STUDY TEXT ::
"""

Patrick Klaousen, a law professor at the University of Rennes 1 and author of a 1989 doctoral thesis on Andorra's trade relations with the European Communities, delivered a lecture on Andorra's EU association agreement on Wednesday evening at the Escaldes-Engordany town hall auditorium. The event, titled "Andorra and the European Union: Specificities, Difficulties and Challenges," drew a full house and provided a historical review of four decades of Andorra-EU relations ahead of a planned referendum on the pact.

Klaousen traced the timeline from the 1990 customs agreement under then-Government head Josep Pintat Solans—which clarified Andorra's status vis-à-vis the European single market—to the association agreement's negotiation start in 2015. He noted delays from events like Brexit, the pandemic and the Ukraine war, culminating in closure under Spain's EU presidency in December 2023. The deal will subsume existing sectoral agreements, such as veterinary and monetary protocols, without replacing them, and enable economic diversification beyond retail trade, particularly in financial services.

The professor described Andorra's EU relationship as asymmetric, based on disparate pacts that the agreement consolidates into a single framework. It mandates gradual alignment of Andorran legislation with the EU's *acquis communautaire*. He predicted the pact would be mixed, requiring ratification by 42 national parliamentary chambers plus the European Parliament, potentially taking years due to logistics—though most provisions could apply provisionally from day one. Stalling in any legislature remains highly unlikely, he said, and absent the deal, Andorra would likely face negative consequences.

Klaousen confirmed the upcoming referendum would be consultative, not binding, and reiterated that it should not become a plebiscite on the government. He emphasised informing citizens on details for fact-based decisions amid economic challenges, advocating honest campaigns and open discussion.

Earlier that day, opposition politician Josep Pintat echoed doubts in a Ràdio Nacional interview, calling the vote "consultative, not binding" without electoral law changes. He accused the government of staging "theatre," noting its foreign affairs authority means a signed deal would internationally commit Andorra, barring later challenges. Pintat stressed the need for strong EU ties but questioned delays, including the unresolved mixed-agreement status despite 2023 negotiations ending. He claimed Andorra is already "inside the EU and the agreement," regardless of the vote.

Authorities have yet to set the referendum date.

"""

WORK REQUEST 1 ::
Answer from the report on Andorra and the EU:
(a) At which university does Patrick Klaousen teach law?
(b) In what year did negotiation of the association agreement start?
(c) How many national parliamentary chambers would have to ratify the pact?
WORK REQUEST 2 :: Translate this sentence from the report on Andorra and the EU into French: "The professor described Andorra's EU relationship as asymmetric, based on disparate pacts that the agreement consolidates into a single framework."
WORK REQUEST 3 ::
For each statement, say yes or no according to the report on Andorra and the EU, and quote the words that decide it.
(a) The upcoming referendum will be binding.
(b) The lecture was held at the Escaldes-Engordany town hall auditorium.
(c) The agreement will replace the existing sectoral agreements.

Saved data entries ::
"""

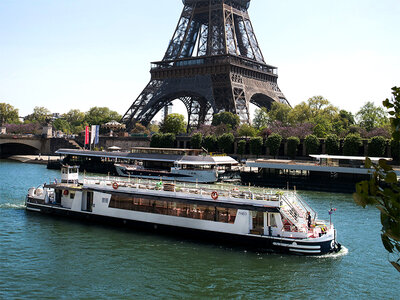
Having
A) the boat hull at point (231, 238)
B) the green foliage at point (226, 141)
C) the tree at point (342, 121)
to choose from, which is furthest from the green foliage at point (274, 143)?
the boat hull at point (231, 238)

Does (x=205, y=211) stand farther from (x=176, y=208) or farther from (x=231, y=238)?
(x=231, y=238)

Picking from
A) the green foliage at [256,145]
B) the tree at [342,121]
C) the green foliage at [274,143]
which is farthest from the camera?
the tree at [342,121]

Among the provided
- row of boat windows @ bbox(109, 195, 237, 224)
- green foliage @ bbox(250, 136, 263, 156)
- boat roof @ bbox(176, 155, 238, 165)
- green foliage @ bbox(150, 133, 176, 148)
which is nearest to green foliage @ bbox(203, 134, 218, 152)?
green foliage @ bbox(250, 136, 263, 156)

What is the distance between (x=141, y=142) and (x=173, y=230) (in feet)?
244

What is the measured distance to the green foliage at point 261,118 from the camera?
9576 centimetres

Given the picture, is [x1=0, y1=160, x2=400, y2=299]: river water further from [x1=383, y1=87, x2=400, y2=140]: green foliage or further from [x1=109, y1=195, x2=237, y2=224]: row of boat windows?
[x1=383, y1=87, x2=400, y2=140]: green foliage

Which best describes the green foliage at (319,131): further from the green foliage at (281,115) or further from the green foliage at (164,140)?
the green foliage at (164,140)

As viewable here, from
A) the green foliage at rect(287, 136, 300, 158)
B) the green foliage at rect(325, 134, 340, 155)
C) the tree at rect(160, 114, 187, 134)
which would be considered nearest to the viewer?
the green foliage at rect(325, 134, 340, 155)

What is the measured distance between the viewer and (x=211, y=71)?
305 ft

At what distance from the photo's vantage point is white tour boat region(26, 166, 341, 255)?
24453 millimetres

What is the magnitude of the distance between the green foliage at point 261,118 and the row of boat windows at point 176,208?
68.2 m

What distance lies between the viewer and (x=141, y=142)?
10075 cm

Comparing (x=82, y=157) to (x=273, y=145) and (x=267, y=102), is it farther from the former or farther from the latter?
(x=267, y=102)

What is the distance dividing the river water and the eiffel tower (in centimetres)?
6471
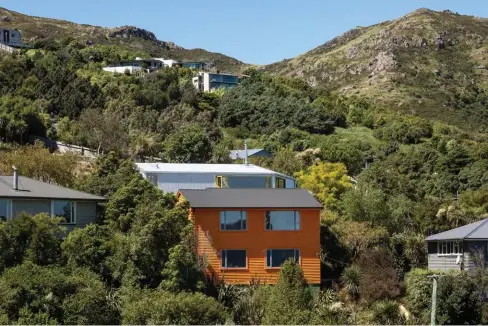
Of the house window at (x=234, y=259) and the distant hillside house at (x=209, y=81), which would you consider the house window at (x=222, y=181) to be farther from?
the distant hillside house at (x=209, y=81)

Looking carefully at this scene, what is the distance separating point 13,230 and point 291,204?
1295 cm

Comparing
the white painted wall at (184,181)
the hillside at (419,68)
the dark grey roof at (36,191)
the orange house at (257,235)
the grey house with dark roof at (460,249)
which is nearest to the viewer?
the dark grey roof at (36,191)

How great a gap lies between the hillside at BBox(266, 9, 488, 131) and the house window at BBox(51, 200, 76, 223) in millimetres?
98471

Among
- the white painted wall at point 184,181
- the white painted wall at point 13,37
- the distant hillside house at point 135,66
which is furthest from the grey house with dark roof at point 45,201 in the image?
the white painted wall at point 13,37

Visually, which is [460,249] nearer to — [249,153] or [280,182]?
[280,182]

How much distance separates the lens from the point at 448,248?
1702 inches

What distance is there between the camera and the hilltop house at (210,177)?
51094 millimetres

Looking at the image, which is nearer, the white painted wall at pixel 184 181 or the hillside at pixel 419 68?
the white painted wall at pixel 184 181

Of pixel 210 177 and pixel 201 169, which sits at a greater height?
pixel 201 169

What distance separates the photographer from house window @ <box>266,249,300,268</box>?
4075 centimetres

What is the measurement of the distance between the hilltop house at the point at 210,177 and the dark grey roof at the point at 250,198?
8.04 m

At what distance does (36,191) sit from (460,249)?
20031 millimetres

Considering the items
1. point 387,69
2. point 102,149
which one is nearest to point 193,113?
point 102,149

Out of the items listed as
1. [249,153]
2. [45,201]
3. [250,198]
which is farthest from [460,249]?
[249,153]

"""

YOUR SOLUTION 1 ::
(a) The University of Rennes 1
(b) 2015
(c) 42

YOUR SOLUTION 2 :: Le professeur a décrit la relation de l'Andorre avec l'UE comme asymétrique, fondée sur des pactes disparates que l'accord regroupe dans un cadre unique.

YOUR SOLUTION 3 ::
(a) No: "Klaousen confirmed the upcoming referendum would be consultative, not binding"
(b) Yes: "at the Escaldes-Engordany town hall auditorium"
(c) No: "The deal will subsume existing sectoral agreements, such as veterinary and monetary protocols, without replacing them"